Neonatal platelet physiology and implications for transfusion.

The neonatal hemostatic system is different from that of adults. The differences in levels of procoagulant and anticoagulant factors and the evolving equilibrium in secondary hemostasis during the transition from fetal/neonatal life to infancy, childhood, and adult life are known as "developmental hemostasis." In regard to primary hemostasis, while the number (150,000-450,000/µl) and structure of platelets in healthy neonates closely resemble those of adults, there are significant functional differences between neonatal and adult platelets. Specifically, platelets derived from both cord blood and neonatal peripheral blood are less reactive than adult platelets to agonists, such as adenosine diphosphate (ADP), epinephrine, collagen, thrombin, and thromboxane (TXA2) analogs. This platelet hyporeactivity is due to differences in expression levels of key surface receptors and/or in signaling pathways, and is more pronounced in preterm neonates. Despite these differences in platelet function, bleeding times and PFA-100 closure times (an in vitro test of whole-blood primary hemostasis) are shorter in healthy full-term infants than in adults, reflecting enhanced primary hemostasis. This paradoxical finding is explained by the presence of factors in neonatal blood that increase the platelet-vessel wall interaction, such as high von Willebrand factor (vWF) levels, predominance of ultralong vWF multimers, high hematocrit, and high red cell mean corpuscular volume. Thus, the hyporeactivity of neonatal platelets should not be viewed as a developmental deficiency, but rather as an integral part of a developmentally unique, but well balanced, primary hemostatic system.
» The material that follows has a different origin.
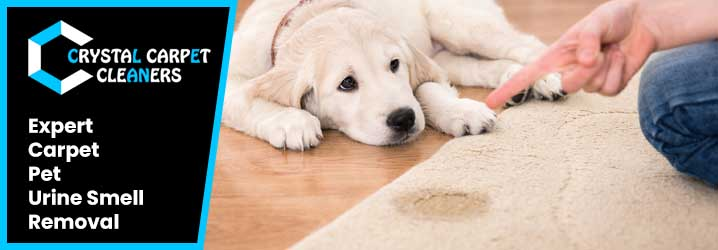 Expert Carpet Pet Urine Smell Removal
In clinical practice, due to the high incidence of bleeding (especially intraventricular hemorrhage, IVH) among preterm infants, neonatologists frequently transfuse platelets to non-bleeding neonates when platelet counts fall below an arbitrary limit, typically higher than that used in older children and adults. However, recent studies have shown that prophylactic platelet transfusions not only fail to decrease bleeding in preterm neonates, but are associated with increased neonatal morbidity and mortality. In this review, we will describe the developmental differences in platelet function and primary hemostasis between neonates and adults, and will analyze the implications of these differences to platelet transfusion decisions.